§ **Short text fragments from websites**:
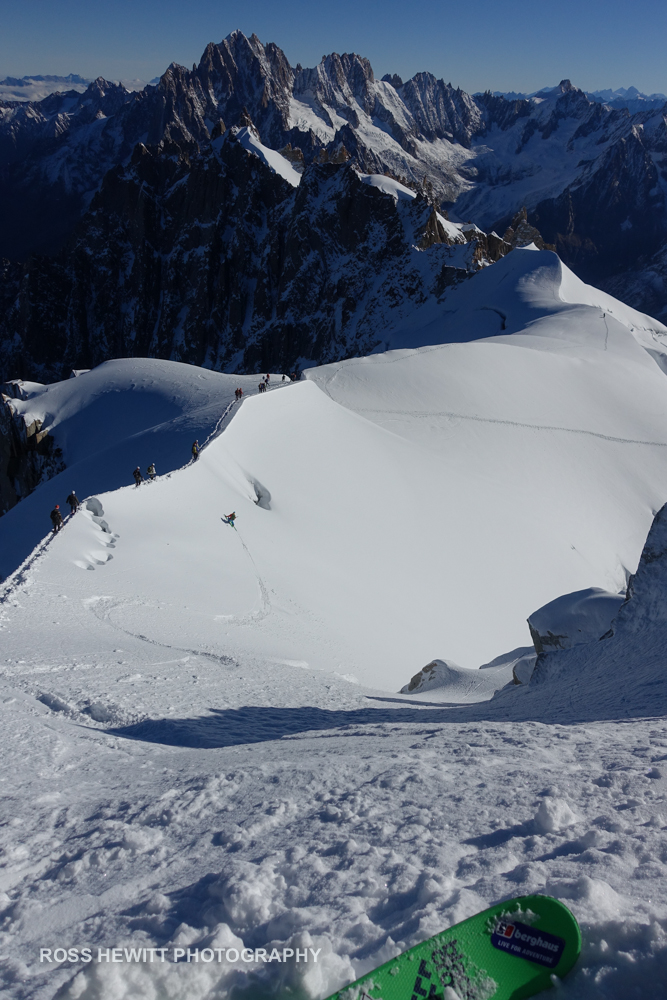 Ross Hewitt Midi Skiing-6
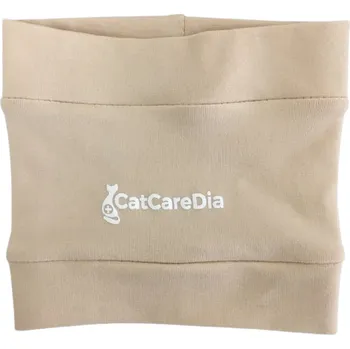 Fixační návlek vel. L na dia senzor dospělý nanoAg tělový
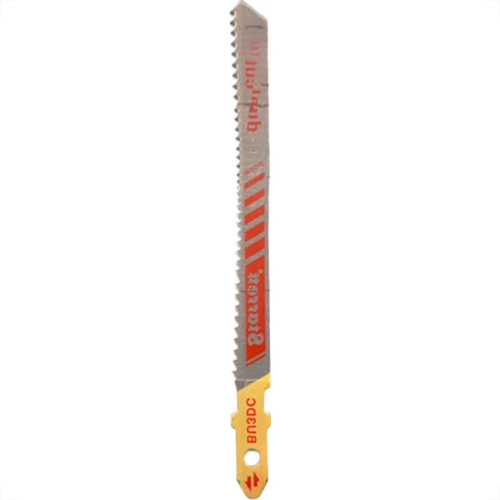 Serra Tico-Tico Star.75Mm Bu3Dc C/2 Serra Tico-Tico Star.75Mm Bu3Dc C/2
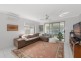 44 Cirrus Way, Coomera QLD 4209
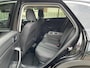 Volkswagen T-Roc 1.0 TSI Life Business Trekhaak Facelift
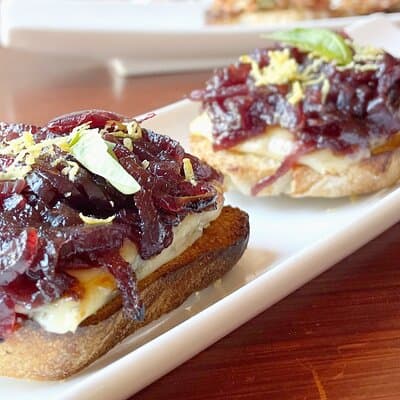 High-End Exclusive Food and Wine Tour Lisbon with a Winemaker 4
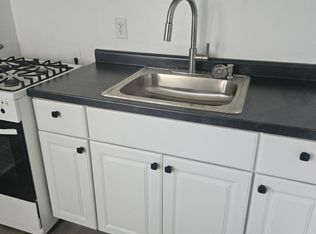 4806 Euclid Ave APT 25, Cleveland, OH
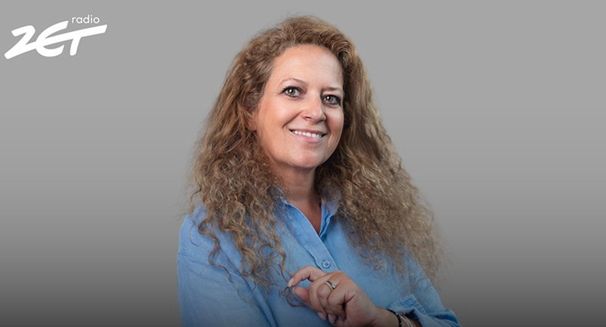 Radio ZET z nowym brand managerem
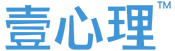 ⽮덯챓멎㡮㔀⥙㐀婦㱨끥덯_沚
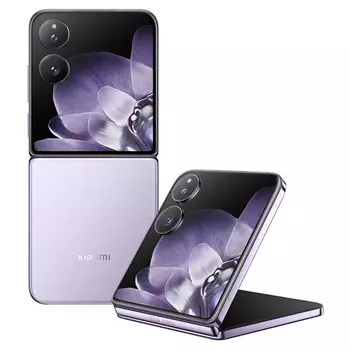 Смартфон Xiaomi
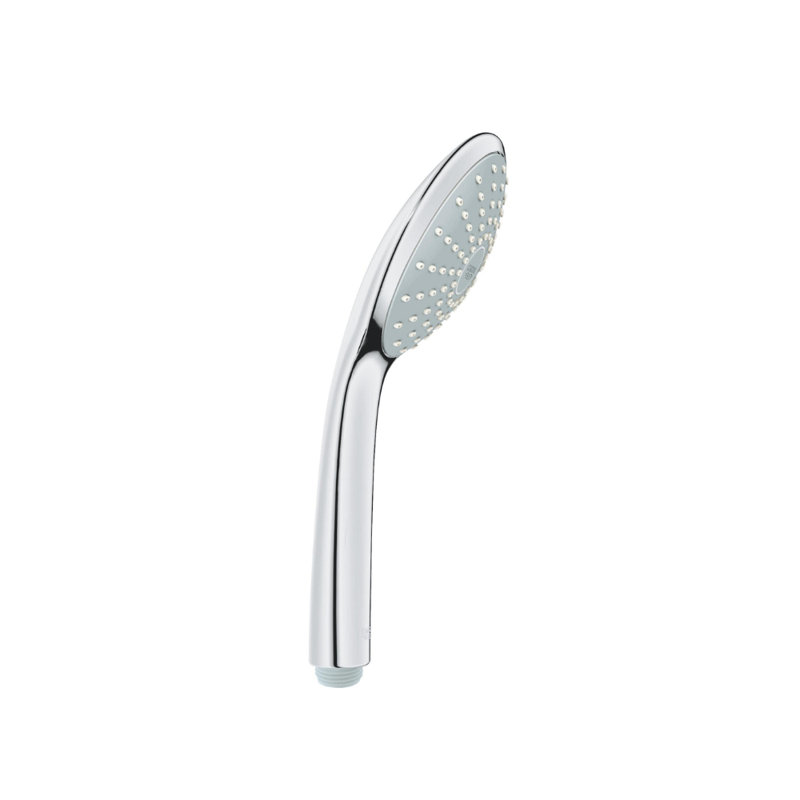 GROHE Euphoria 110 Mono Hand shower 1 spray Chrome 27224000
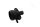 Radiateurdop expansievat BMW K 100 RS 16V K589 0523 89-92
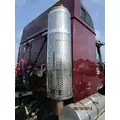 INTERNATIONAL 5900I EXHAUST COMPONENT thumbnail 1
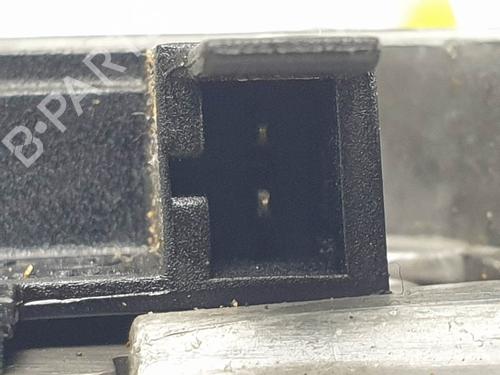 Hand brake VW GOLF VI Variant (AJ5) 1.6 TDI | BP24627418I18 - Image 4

§ **EXERCISE DESCRIPTION**: Pictures aside, return exactly the lines from the data above, starting at the line that has "Radio ZET z nowym brand managerem" and ending at the line that has "INTERNATIONAL 5900I EXHAUST", both included.

§ **SOLUTION FOR THIS EXERCISE**:
 Radio ZET z nowym brand managerem
 ⽮덯챓멎㡮㔀⥙㐀婦㱨끥덯_沚
 Смартфон Xiaomi
 GROHE Euphoria 110 Mono Hand shower 1 spray Chrome 27224000
 Radiateurdop expansievat BMW K 100 RS 16V K589 0523 89-92
 INTERNATIONAL 5900I EXHAUST COMPONENT thumbnail 1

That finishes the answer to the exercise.